Rename "Shoulder Bag" to "Tote Bag" throughout the material below and keep everything else the same. Leave the pictures out of your answer.

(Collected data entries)

- - -

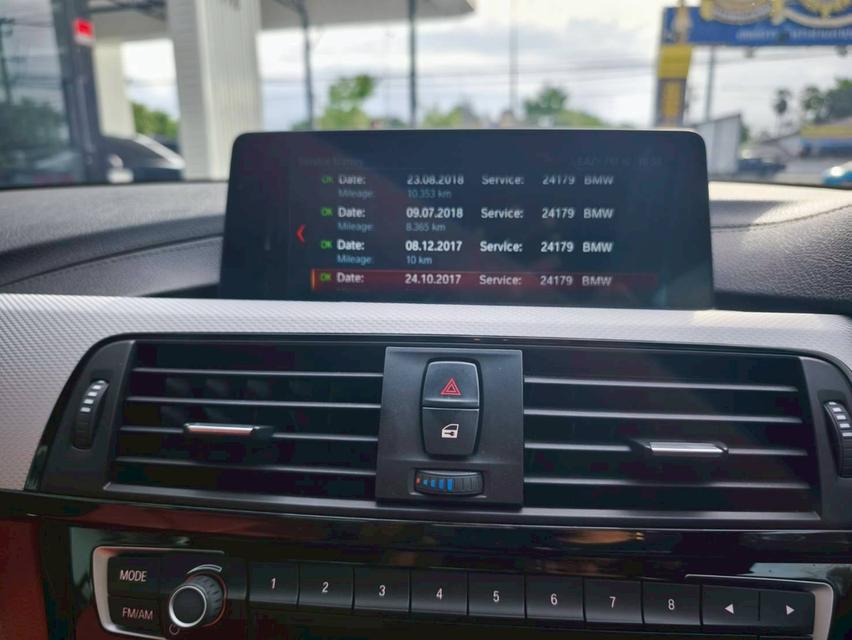 รหัสรถ KPV53 2018 BMW 430i 2.0 Convertible M-Sport สีดำ ภายในแดง 10
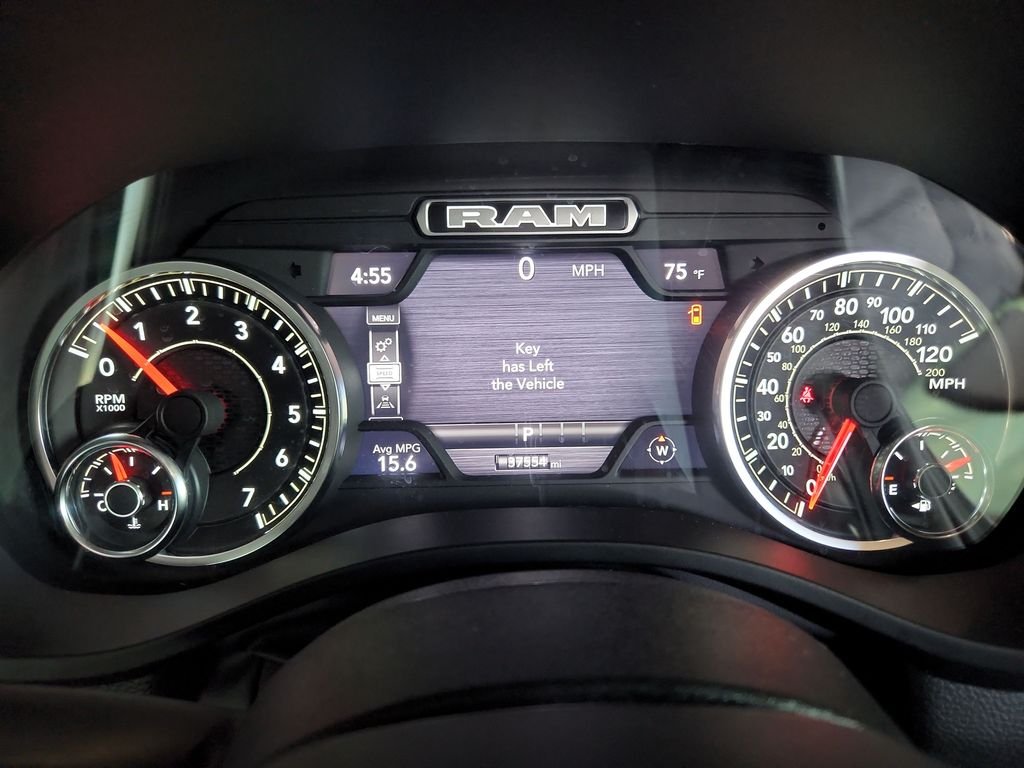 Used 2025 Silver Ram Lone Star 4x4 image 26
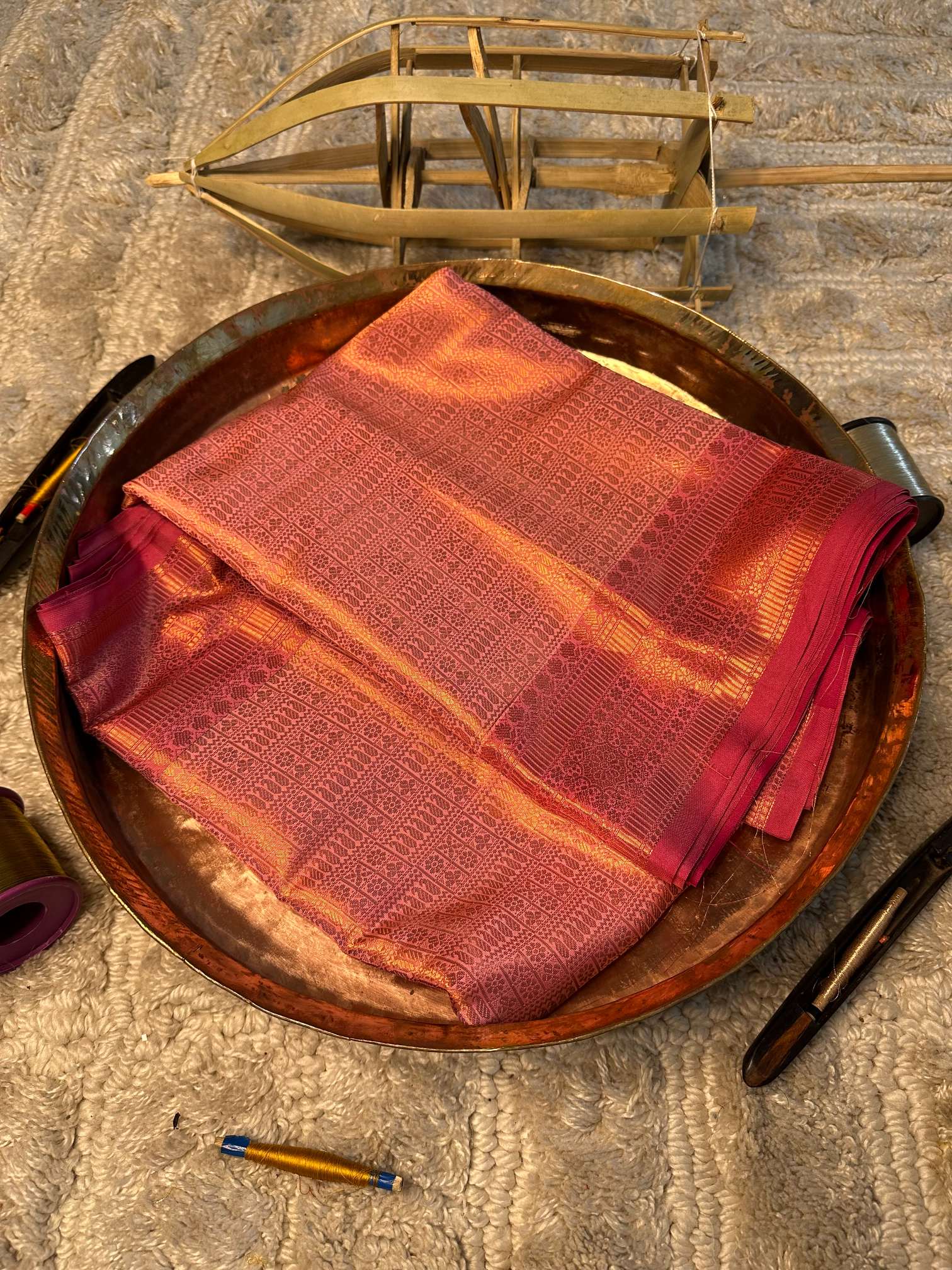 Eccentric Weave Softsilk Traditional Banarasi Saree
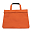 Сумка для документов из полиэстера CHARRAN, Оранжевый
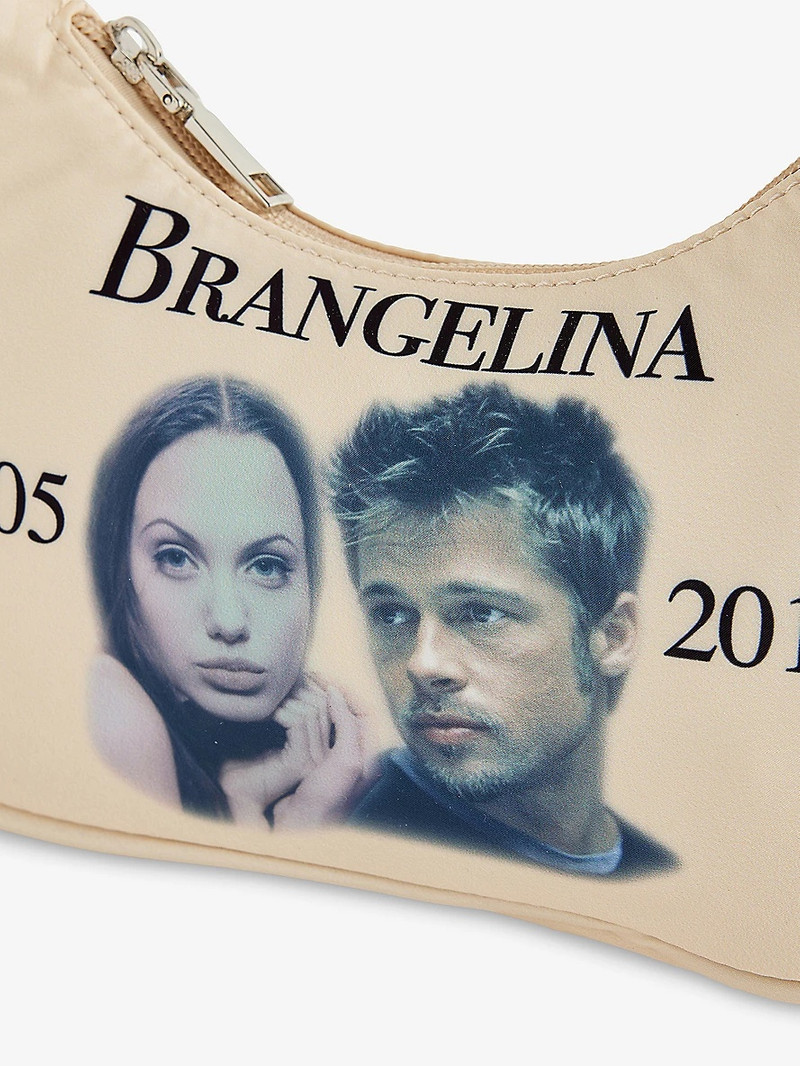 Praying Brangelina Woven Shoulder Bag outlook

- - -

**RESPONSE BOX**:
 รหัสรถ KPV53 2018 BMW 430i 2.0 Convertible M-Sport สีดำ ภายในแดง 10
 Used 2025 Silver Ram Lone Star 4x4 image 26
 Eccentric Weave Softsilk Traditional Banarasi Saree
 Сумка для документов из полиэстера CHARRAN, Оранжевый
 Praying Brangelina Woven Tote Bag outlook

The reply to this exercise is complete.